### Work item
In your copy of the entries, please include no pictures and return every word exactly.

### Data listing

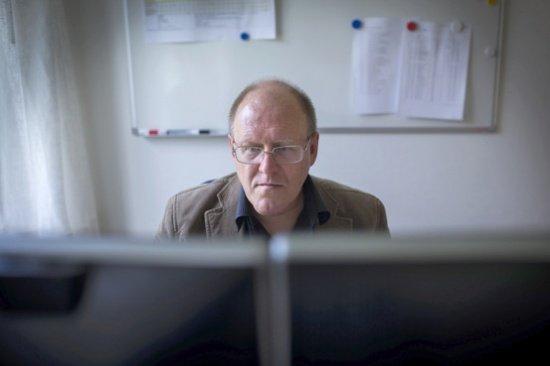 Imagen - Un hombre escribe 10.000 artículos al día en Wikipedia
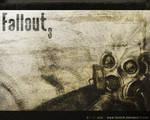 Fallout 3 fan art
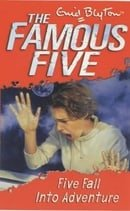 Five Fall Into Adventure (Famous Five)
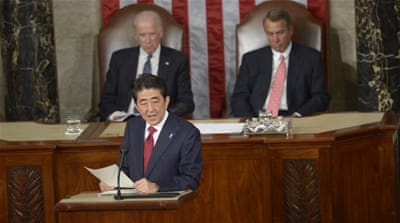 Japan PM voices World War II 'repentance' in US speech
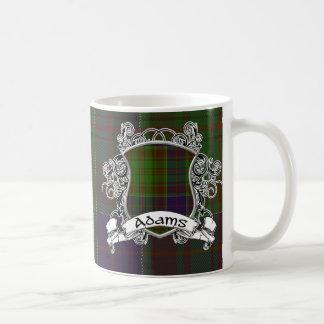 Adams Tartan Shield Coffee Mug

### Exercise answer
 Imagen - Un hombre escribe 10.000 artículos al día en Wikipedia
 Fallout 3 fan art
 Five Fall Into Adventure (Famous Five)
 Japan PM voices World War II 'repentance' in US speech
 Adams Tartan Shield Coffee Mug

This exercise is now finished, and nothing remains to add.